Im Gespräch mit Medaillen-Anwärterin Miriam Welte

Für Miriam Welte, Jahrgang 1986, für den RSC Kaiserslautern und das „Track Cycling Team MV“ startend, war das Jahr 2012 mit ihren WM- und Olympia-Erfolgen bereits ein sehr erfolgreiches. Fünf Monate nach London geht es nun nach Minsk. Nachgefragt …

„Mit London 2012 ging ein Kindheitstraum in Erfüllung …“

Frage: London liegt fünf Monate zurück. Wie lautet Ihr persönliches und sportliches Resümee zu deinen goldenen 2012er Spielen? Was waren für dich die beeindruckendsten Momente in London – nicht nur beim Frauen-Bahnradsport?

Miriam Welte: London war für mich ein unglaubliches Erlebnis. Unabhängig davon, dass ich Gold im Teamsprint gewonnen habe. Für mich ist in London ein Kindheitstraum in Erfüllung gegangen. Allein die Teilnahme war großartig. Das Rennen selbst, der 2. August 2012, ist nach wie vor sehr präsent. Es war ein unglaublich toller Tag, der letztendlich die letzten Monate sehr verändert hat.

Außerdem hatte ich in London die Möglichkeit, viele andere Wettkämpfe anschauen zu dürfen. Auch das war großartig. Die Begeisterung der Briten, aber auch der Zuschauer, die aus der ganzen Welt angereist waren, um die Olympischen Spiele zu erleben, war auf jeder Wettkampfstätte unglaublich. Alle haben mitgefiebert und mitgefeiert. Es waren die drei schönsten Wochen, die ich im Sportalltag bisher erleben durfte

Frage: Sehr stark waren auch die Britinnen im Bahnradsport, die von ihren Landsleuten frenetisch angefeuert und umjubelt wurden. Wie beurteilst du den Stellenwert des Frauen-Bahnradsport in Großbritannien im Vergleich zu Deutschland?

Miriam Welte: In Großbritannien hat der Radsport allgemein einen ganz anderen Stellenwert als bei uns in Deutschland. Die Athleten haben erzählt, dass vor den Olympischen Spielen zum Training teilweise 1.500 Menschen nach Newport auf die Radrennbahn kamen, um sich anzuschauen, wie sich die britischen Bahnradsportler auf die Olympischen Spiele vorbereiteten.

Das ist unglaublich, diese Euphorie kenne ich im deutschen Sport nur im Fußball. Es hat Spaß gemacht, in London in einer ausverkauften Halle Radrennen zu fahren. Das Publikum hat im Finale, als wir gegen China gefahren sind, auch gut Stimmung gemacht. Ich habe mir natürlich eingebildet, die jubeln alle nur für Kristina und mich …

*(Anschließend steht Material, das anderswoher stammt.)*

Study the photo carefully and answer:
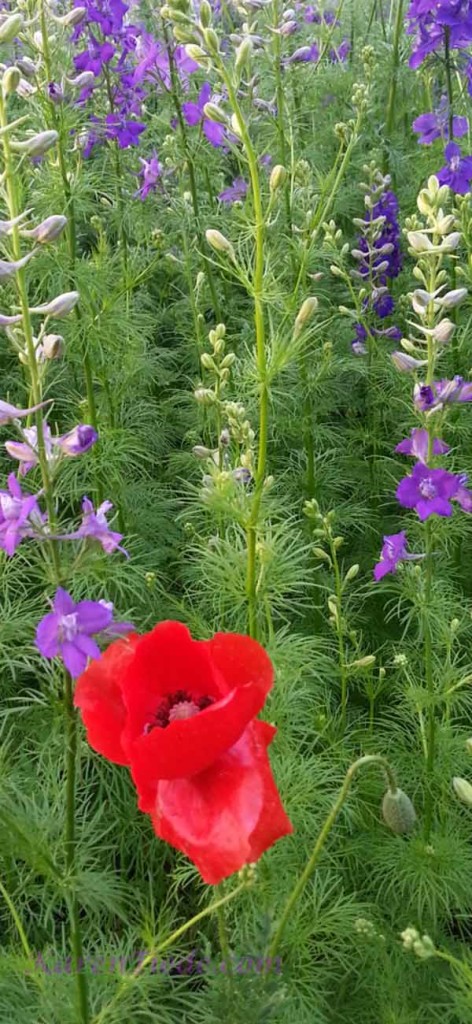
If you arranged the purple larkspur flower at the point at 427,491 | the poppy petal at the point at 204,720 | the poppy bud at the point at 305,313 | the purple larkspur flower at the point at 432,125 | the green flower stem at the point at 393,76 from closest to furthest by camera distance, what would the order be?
the poppy petal at the point at 204,720, the poppy bud at the point at 305,313, the purple larkspur flower at the point at 427,491, the purple larkspur flower at the point at 432,125, the green flower stem at the point at 393,76

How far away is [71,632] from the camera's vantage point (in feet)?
4.42

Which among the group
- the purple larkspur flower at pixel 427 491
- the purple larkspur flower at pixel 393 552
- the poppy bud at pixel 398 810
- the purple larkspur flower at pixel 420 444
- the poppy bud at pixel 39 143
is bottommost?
the purple larkspur flower at pixel 393 552

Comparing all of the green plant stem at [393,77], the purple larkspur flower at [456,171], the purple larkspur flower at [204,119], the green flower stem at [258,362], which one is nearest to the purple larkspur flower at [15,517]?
the green flower stem at [258,362]

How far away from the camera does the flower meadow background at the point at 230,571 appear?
136cm

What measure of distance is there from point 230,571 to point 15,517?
709 millimetres

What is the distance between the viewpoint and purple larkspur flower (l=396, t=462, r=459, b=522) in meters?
2.10

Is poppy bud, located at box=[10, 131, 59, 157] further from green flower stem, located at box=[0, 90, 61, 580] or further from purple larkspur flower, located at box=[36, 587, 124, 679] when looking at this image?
purple larkspur flower, located at box=[36, 587, 124, 679]

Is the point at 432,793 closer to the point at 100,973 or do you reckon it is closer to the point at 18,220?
the point at 100,973

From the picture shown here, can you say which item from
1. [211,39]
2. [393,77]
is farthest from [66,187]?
[393,77]

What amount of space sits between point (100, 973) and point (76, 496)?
1554mm

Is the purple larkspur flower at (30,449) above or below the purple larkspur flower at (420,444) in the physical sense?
above

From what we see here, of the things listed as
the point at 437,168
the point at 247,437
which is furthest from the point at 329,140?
the point at 247,437

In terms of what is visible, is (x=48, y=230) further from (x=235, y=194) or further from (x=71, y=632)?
(x=235, y=194)

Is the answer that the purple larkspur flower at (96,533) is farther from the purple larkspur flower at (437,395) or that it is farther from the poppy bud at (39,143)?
the purple larkspur flower at (437,395)
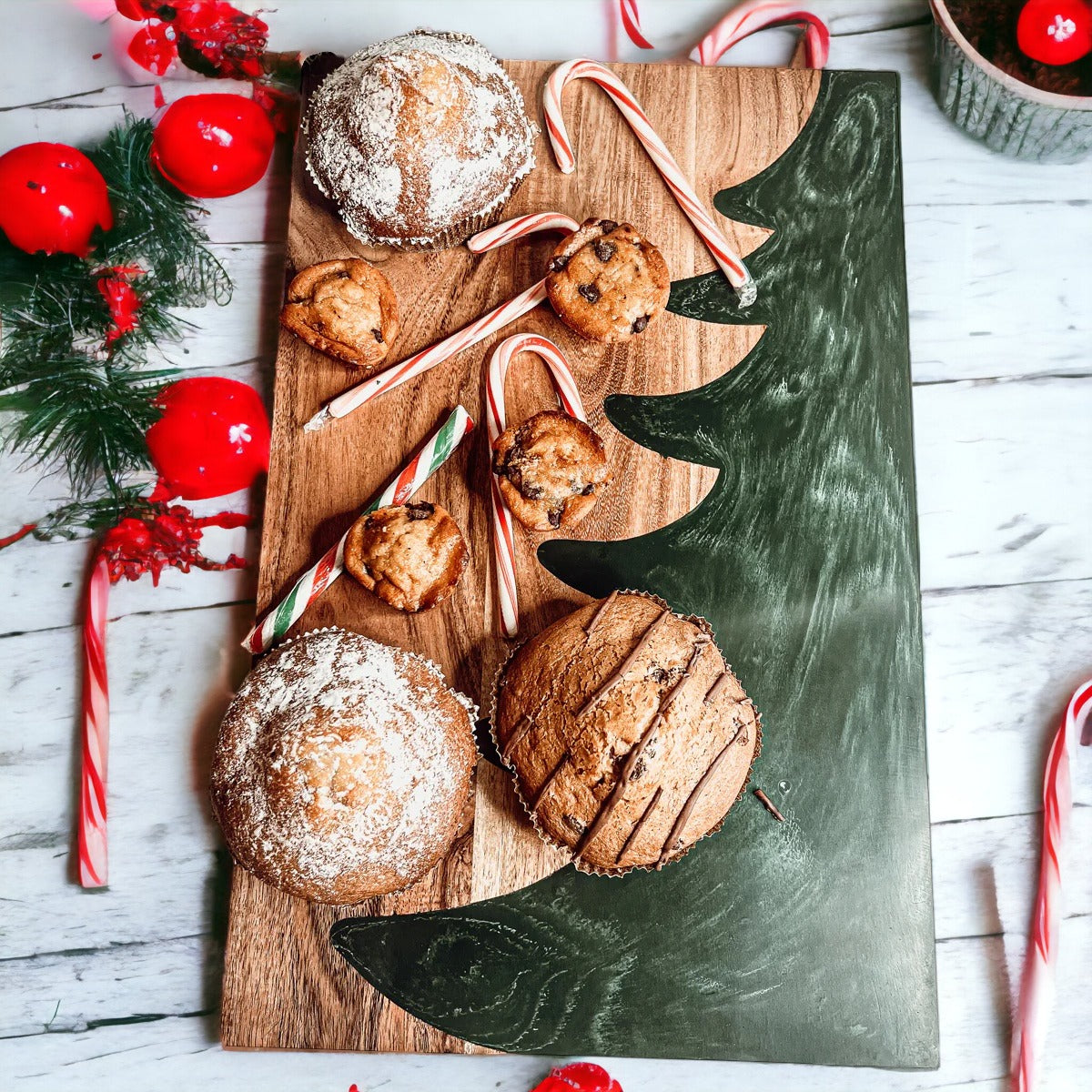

Frage: Wie geht es nun für dich sportlich und beruflich weiter?

Miriam Welte: Ich habe letzte Woche mein Studium zur Polizeikommissarin bei der Landespolizei Rheinland-Pfalz beendet. Daher hatte ich nicht allzu viel Zeit zum Trainieren. Dennoch versuche ich nächste Woche in Mexiko, mir noch beim letzten Weltcup im Sprint und/oder Keirin Startplätze für die Weltmeisterschaft einzufahren. Ich hoffe, dass es zumindest in einer der beiden Disziplinen klappt.

Als nächstes kommt dann die Diplom-Feier. Dort werde ich als Kommissarin ernannt und anschließend reise ich nach Weißrussland zur Weltmeisterschaft. Dort werde ich sicherlich mit Kristina Vogel im Teamsprint an den Start gehen. Immerhin haben wir im Teamsprint einen Titel zu verteidigen…

Die Fragen stellte Marko Michels

Hintergrund:

Die erfolgreichsten Länder bei Bahnradsport-WM

Am erfolgreichsten bei den Weltmeisterschaften im Bahnradsport waren zwischen 1893 und 2012 folgende Nationen: Deutschland (362 Medaillen, davon 114 x Gold), Frankreich (349 Medaillen, davon 127 x Gold), Italien (246 Medaillen, davon 75 x Gold), die Niederlande (236 Medaillen, davon 82 x Gold), Großbritannien (209 Medaillen, davon 88 x Gold), Russland/Sowjetunion (191 Medaillen, davon 73 x Gold), Australien (189 Medaillen, davon 64 x Gold) und Belgien (140 Medaillen, davon 47 x Gold).

Während Deutschland – nach der Anzahl der Medaillen – sowohl zum  besten europäischen als auch überhaupt zum erfolgreichsten Land avancierte, ist Australien mit 189 Medaillen das beste nicht europäische Land. Japan führt im asiatischen Vergleich mit 33 Medaillen, davon 12 x Gold, die USA im amerikanischen Vergleich mit 114 Medaillen, davon 38 x Gold, und Südafrika kann als bestes afrikanisches Land 4 Medaillen, davon einmal Gold, vorweisen.

Übrigens: Bisher wurden die Weltmeisterschaften 13 x in deutschen Städten organisiert, so in Köln (1895, 1927, 1954), in Berlin (1901, 1908, 1999), in Leipzig (1913, 1934, 1960), in Frankfurt/Main (1966), in München (1978) und in Stuttgart (1991, 2003).

Vor 10 Jahren, In Stuttgart 2003, gewann Stefan Nimke übrigens seinen ersten WM-Titel im Zeitfahren.